==== Dokumen ====

Artinya: “Wahai orang-orang beriman, diwajibkan atas kamu berpuasa sebagaimana diwajibkan atas orang sebelum kamu agar kamu bertakwa”
Pada lanjutan firman-Nya, Allah juga memberikan keringanan bagi orang yang betul-betul kepayahan dalam menjalankan puasa dengan boleh membayar fidyah yang telah dijelaskan di berbagai karangan ulama. Hal ini menunjukkan bahwa kewajiban puasa merupakan syariat yang sangat agung di sisi-Nya.
Namun, hal-hal yang sering kita jumpai pada masyarakat sekarang justru sebaliknya. Mereka menghabiskan puasanya dari setelah sahur dengan tidur hingga siang, bahkan hingga sore hari. Kemudian malamnya dilanjutkan dengan kegiatan yang justru melalaikan. Mereka beranggapan bahwa tidak makan dan minum dari terbitnya fajar hingga terbenamnya matahari bisa dijadikan alasan untuk bermalas-malasan sepanjang hari. Padahal keadaan itu bukanlah tujuan dari disyariatkannya puasa.
Jika kita kembali melihat sejarah umat Islam, kita menjumpai bahwa ada banyak peristiwa besar yang terjadi pada bulan suci Ramadan. Peristiwa-peristiwa tersebut tak jarang membutuhkan aktivitas fisik yang banyak serta tenaga yang besar. Di antaranya adalah perang Badar dan Fathu Makkah. Perang pertama yang melibatkan kaum muslim setelah hijrah dari Makkah ke Madinah itu terjadi tepat pada bulan suci Ramadan. Jumlah umat muslim yang turut serta pada saat itu adalah 314 orang, sangat kontras dengan pasukan kaum kafir Quraisy yang berjumlah kurang lebih 1000 orang.
Peristiwa ini terjadi disebabkan karena kaum muslimin ingin mencegah rombongan dagang Abi Sufyan yang memperdagangkan hartanya. Dan hal ini diketahui oleh kaum muslimin yang ada di Madinah dan langsung bersiap-siap. Di lain sisi, ternyata strategi kaum muslimin telah diketahui oleh Abu Sufyan, sehingga dia memanggil bala bantuan pasukan siap tempur yang dipimpin oleh Abu Jahal. Hal tersebut berbanding terbalik dengan kaum Muslim yang datang tanpa persiapan perang.

==== Materi yang Disediakan ====

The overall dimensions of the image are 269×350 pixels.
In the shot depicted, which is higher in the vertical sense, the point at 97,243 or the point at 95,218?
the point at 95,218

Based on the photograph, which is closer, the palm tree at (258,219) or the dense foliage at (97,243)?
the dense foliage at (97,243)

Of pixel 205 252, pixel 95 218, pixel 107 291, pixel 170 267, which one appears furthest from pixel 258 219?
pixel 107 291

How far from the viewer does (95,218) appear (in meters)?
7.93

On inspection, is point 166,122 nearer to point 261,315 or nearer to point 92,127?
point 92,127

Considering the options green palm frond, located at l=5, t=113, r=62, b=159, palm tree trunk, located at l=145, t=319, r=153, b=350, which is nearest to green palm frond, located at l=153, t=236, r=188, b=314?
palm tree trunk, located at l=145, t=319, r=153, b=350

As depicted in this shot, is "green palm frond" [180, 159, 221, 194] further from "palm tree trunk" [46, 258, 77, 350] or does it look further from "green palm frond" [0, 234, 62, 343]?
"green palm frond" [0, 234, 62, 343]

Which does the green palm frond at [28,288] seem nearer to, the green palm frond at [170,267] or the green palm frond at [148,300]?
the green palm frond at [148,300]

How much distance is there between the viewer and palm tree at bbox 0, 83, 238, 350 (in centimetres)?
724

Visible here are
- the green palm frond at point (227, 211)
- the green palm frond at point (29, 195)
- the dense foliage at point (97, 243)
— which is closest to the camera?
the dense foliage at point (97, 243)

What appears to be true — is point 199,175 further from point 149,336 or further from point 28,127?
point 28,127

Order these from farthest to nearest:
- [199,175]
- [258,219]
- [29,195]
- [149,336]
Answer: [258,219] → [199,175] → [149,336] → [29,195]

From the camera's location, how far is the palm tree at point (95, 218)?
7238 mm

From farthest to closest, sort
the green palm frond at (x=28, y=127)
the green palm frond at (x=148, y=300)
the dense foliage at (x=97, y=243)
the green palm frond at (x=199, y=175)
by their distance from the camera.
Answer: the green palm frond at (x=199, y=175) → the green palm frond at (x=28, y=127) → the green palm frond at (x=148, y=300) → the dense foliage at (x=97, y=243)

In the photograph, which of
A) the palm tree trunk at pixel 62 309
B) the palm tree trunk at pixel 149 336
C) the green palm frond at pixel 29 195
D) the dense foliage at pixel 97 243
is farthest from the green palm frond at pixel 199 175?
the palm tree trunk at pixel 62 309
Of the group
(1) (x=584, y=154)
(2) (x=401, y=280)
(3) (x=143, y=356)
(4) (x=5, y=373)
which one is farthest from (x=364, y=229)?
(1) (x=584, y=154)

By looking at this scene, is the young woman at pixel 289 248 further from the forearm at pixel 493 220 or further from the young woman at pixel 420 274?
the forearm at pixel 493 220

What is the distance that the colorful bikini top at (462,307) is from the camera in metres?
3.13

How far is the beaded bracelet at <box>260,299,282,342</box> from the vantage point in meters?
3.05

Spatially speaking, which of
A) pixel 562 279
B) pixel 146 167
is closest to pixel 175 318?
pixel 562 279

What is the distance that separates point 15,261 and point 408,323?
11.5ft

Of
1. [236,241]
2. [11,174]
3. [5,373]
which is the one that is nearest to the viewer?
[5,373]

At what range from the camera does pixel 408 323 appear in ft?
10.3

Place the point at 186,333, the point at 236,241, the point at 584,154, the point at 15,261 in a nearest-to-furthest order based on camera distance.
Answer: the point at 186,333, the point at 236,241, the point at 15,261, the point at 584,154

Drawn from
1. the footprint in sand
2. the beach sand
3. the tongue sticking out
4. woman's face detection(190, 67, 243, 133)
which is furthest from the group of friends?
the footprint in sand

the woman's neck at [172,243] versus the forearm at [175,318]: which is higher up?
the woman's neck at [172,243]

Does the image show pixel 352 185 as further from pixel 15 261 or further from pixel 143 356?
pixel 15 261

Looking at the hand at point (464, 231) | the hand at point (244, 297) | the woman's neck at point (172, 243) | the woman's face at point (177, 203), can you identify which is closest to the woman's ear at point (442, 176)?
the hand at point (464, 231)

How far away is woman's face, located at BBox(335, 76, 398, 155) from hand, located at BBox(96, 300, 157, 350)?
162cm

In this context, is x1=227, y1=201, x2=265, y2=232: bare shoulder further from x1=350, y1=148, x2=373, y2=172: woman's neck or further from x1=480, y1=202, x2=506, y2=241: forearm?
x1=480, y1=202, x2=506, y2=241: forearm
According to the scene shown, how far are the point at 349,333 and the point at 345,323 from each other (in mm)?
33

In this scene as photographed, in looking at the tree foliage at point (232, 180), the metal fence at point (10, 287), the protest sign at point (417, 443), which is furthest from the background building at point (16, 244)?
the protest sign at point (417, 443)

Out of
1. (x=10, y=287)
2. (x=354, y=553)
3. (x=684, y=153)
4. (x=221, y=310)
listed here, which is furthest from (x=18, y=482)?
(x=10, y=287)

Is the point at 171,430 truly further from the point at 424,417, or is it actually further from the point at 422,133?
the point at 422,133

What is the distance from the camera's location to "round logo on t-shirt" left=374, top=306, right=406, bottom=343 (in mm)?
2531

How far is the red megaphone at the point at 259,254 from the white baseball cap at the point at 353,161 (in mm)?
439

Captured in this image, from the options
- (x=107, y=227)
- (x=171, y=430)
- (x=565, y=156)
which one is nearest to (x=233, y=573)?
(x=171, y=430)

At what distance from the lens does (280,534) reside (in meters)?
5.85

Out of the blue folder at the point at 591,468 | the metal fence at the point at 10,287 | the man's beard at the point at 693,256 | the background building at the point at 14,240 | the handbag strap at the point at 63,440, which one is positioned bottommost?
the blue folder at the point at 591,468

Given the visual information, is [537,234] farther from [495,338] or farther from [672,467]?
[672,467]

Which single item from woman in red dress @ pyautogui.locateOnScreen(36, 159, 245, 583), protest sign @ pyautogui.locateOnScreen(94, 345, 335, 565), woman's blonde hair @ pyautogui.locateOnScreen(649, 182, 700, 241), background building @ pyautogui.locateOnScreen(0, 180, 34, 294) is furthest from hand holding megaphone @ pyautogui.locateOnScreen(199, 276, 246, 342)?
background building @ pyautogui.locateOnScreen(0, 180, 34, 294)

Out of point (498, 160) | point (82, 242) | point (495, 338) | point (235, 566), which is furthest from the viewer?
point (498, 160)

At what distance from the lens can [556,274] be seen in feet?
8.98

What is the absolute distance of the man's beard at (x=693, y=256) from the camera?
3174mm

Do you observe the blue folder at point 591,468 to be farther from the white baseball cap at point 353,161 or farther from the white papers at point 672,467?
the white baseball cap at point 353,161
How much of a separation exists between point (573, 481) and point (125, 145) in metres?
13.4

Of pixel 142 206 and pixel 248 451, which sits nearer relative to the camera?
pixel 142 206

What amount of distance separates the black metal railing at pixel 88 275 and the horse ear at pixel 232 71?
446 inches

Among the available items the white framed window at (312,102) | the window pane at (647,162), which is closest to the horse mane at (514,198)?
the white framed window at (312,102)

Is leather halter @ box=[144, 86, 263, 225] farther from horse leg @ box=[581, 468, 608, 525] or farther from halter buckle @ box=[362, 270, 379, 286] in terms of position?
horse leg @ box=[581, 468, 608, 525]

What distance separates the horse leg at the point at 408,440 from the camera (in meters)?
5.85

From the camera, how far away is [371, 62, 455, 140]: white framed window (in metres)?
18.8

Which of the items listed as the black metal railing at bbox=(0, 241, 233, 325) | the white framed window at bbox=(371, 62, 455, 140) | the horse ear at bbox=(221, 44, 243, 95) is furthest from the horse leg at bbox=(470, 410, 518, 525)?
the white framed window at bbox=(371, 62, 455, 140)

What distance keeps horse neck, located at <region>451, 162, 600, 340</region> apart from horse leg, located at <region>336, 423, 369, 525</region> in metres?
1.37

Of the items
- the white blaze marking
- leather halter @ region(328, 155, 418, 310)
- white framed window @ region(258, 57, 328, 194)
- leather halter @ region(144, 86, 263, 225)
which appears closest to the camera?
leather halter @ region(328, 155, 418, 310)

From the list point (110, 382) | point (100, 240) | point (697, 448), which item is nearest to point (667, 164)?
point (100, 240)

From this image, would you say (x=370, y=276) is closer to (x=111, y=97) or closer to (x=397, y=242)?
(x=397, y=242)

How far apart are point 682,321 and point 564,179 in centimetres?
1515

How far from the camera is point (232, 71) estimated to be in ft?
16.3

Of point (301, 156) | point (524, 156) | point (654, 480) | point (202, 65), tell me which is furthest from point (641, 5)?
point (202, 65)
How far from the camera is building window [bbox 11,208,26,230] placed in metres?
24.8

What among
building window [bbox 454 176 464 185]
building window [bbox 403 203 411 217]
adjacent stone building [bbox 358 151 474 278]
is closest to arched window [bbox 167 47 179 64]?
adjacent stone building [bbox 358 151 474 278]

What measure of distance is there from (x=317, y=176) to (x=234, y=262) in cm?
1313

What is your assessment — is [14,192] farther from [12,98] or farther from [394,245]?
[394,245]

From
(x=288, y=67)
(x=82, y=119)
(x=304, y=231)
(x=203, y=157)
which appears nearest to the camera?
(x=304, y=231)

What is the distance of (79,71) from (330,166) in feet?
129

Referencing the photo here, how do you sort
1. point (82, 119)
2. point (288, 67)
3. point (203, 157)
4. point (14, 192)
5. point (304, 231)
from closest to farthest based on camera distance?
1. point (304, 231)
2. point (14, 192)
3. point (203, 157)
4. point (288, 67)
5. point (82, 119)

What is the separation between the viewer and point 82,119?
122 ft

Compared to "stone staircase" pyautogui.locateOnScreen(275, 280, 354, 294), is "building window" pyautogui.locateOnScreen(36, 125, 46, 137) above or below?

====

* **Tugas yang Diberikan 1**:
Jawablah pertanyaan berikut berdasarkan teks tentang puasa Ramadan.
(a) Apa keringanan yang diberikan bagi orang yang betul-betul kepayahan dalam menjalankan puasa?
(b) Berapa jumlah umat muslim yang turut serta dalam perang Badar?
(c) Siapa yang memimpin bala bantuan pasukan yang dipanggil oleh Abu Sufyan?
* **Tugas yang Diberikan 2**:
Ulangi bagian teks tentang puasa Ramadan yang dimulai dengan "Pada lanjutan firman-Nya, Allah" dan terus sampai "dari disyariatkannya puasa.".
* **Tugas yang Diberikan 3**:
Sambung teks tentang puasa Ramadan mulai setelah kalimat terakhirnya.

* **Hasil Tugas 1**:
(a) Mereka boleh membayar fidyah.
(b) Jumlahnya 314 orang.
(c) Bala bantuan itu dipimpin oleh Abu Jahal.

* **Hasil Tugas 2**:
Pada lanjutan firman-Nya, Allah juga memberikan keringanan bagi orang yang betul-betul kepayahan dalam menjalankan puasa dengan boleh membayar fidyah yang telah dijelaskan di berbagai karangan ulama. Hal ini menunjukkan bahwa kewajiban puasa merupakan syariat yang sangat agung di sisi-Nya.
Namun, hal-hal yang sering kita jumpai pada masyarakat sekarang justru sebaliknya. Mereka menghabiskan puasanya dari setelah sahur dengan tidur hingga siang, bahkan hingga sore hari. Kemudian malamnya dilanjutkan dengan kegiatan yang justru melalaikan. Mereka beranggapan bahwa tidak makan dan minum dari terbitnya fajar hingga terbenamnya matahari bisa dijadikan alasan untuk bermalas-malasan sepanjang hari. Padahal keadaan itu bukanlah tujuan dari disyariatkannya puasa.

* **Hasil Tugas 3**:
Kondisi kaum Muslimin saat itu yang sangat sedikit, juga sedang menjalankan ibadah puasa, menjadikan keunggulan kaum kafir di atas langit dan kemenangan mereka seperti ada di depan mata. Namun ternyata yang terjadi justru sebaliknya, yaitu kemenangan kaum muslimin atas pertolongan Allah.
Umat Islam yang awalnya hanya menginginkan barang dagangan Abu Sufyan justru mendapatkan harta yang lebih besar dan banyak. Dan ini semua terjadi sesaat ketika Ramadan sedang terjadi.
Selain perang Badar, peristiwa besar yang terjadi pada bulan Ramadan adalah Fathu Makkah (Penaklukkan Makkah). Peristiwa gemilang ini terjadi pada bulan Ramadan tahun ke-8 hijriah.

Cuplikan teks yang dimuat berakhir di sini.